++++ SOURCE

Generate some XAML for your User Input

Now we are ready to do something with our input file, so save a sample of user input into a text file in something like UserInput.txt

The sample I saved is similar to:

About my pets

Razor is a Terrier that is a
9 year old female, and her color is white.
She will jump for 15 seconds and bark for 2 minutes.
She eats 1 cup of food for breakfast and
eats 2 cups of food for dinner.

Rocket is a Rat Terrier that is a 6 year old male,
and his color is black. He will whine for 3 minutes.
He eats 2 cups of food for dinner

Next run the following:

C:\MyDirectory\mgx /r:[MyGramamrFile].mx UserInput.txt /t:xaml

This will generate a XAML file from your sample user input or let you know any errors that may have occurred.

From my sample grammar, here is portion of the generated XAML.

Getting at this data in .NET

This is nice, and may be a little easier to parse, but what I really want to do is deserialize MGraph into a tree of POCO (plain old CLR objects) so I can do some “stuff” with the data. I built a simple method to load the compiled grammar, and build an in-memory representation of the parsed user input with an instance of System.Dataflow.GraphBuilder from the Oslo runtime library.

++++++++
++++ STORED DATA

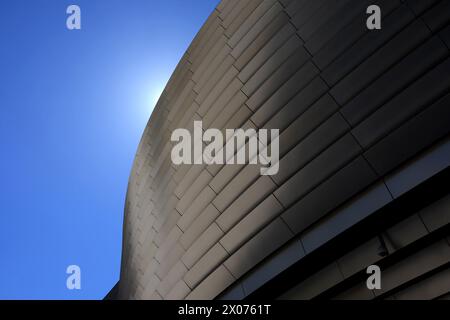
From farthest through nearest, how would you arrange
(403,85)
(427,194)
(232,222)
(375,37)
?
1. (232,222)
2. (375,37)
3. (403,85)
4. (427,194)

++++++++

REQUIREMENTS:
1/ Return the portion of the text on generating XAML from user input starting at "She will jump" and ending at "may have occurred.", copied word for word.
2/ Resume the text on generating XAML from user input, writing on from its final sentence.

OUTPUTS:
1/
She will jump for 15 seconds and bark for 2 minutes.
She eats 1 cup of food for breakfast and
eats 2 cups of food for dinner.

Rocket is a Rat Terrier that is a 6 year old male,
and his color is black. He will whine for 3 minutes.
He eats 2 cups of food for dinner

Next run the following:

C:\MyDirectory\mgx /r:[MyGramamrFile].mx UserInput.txt /t:xaml

This will generate a XAML file from your sample user input or let you know any errors that may have occurred.

2/
Before you get started, you need to add references to your project:

using Microsoft.M;
using System.DataFlow;

Both can be found in the <Program Files>\Microsoft Oslo\1.0\bin directory

Create our Parser

First we need an class that knows how to format parsing errors, this will inherit from System.DataFlow.ErrorReporter.

using System;
using System.Dataflow;
using System.Linq;

namespace PetParser
{
    class ParserErrorReporter : ErrorReporter
    {
        protected override void OnError(ErrorInformation errorInformation)
        {
            string msg = string.Format(errorInformation.Message, errorInformation.Arguments.ToArray());

            throw new FormatException(
                string.Format("Syntax error at [{0}, {1}]: {2}",
                errorInformation.Location.Span.Start.Line,
                errorInformation.Location.Span.Start.Column,
                msg));
        }
    }
}

Parse the User Input

Next we’ll create a simple method to load up our compiled grammar, build a parser instance, perform the parse and hand the MGraph representation as an object graph of a set System.Dataflow.Node instance.

public void ParseGrammar(string grammar)
{
    //Load the grammar that was compiled into the assembly as a resource.
    using (var img = MImage.LoadFromResource(System.Reflection.Assembly.GetExecutingAssembly(), "PetParser.mx"))
    {
        //Load up the specific MGrammar file.
        var factory = img.ParserFactories["Pets.MyPets"];

//Create our parser.
var parser = factory.Create();

        //Create an instance of NodeGraphBuilder to let the
        //parser know what type of graph to build.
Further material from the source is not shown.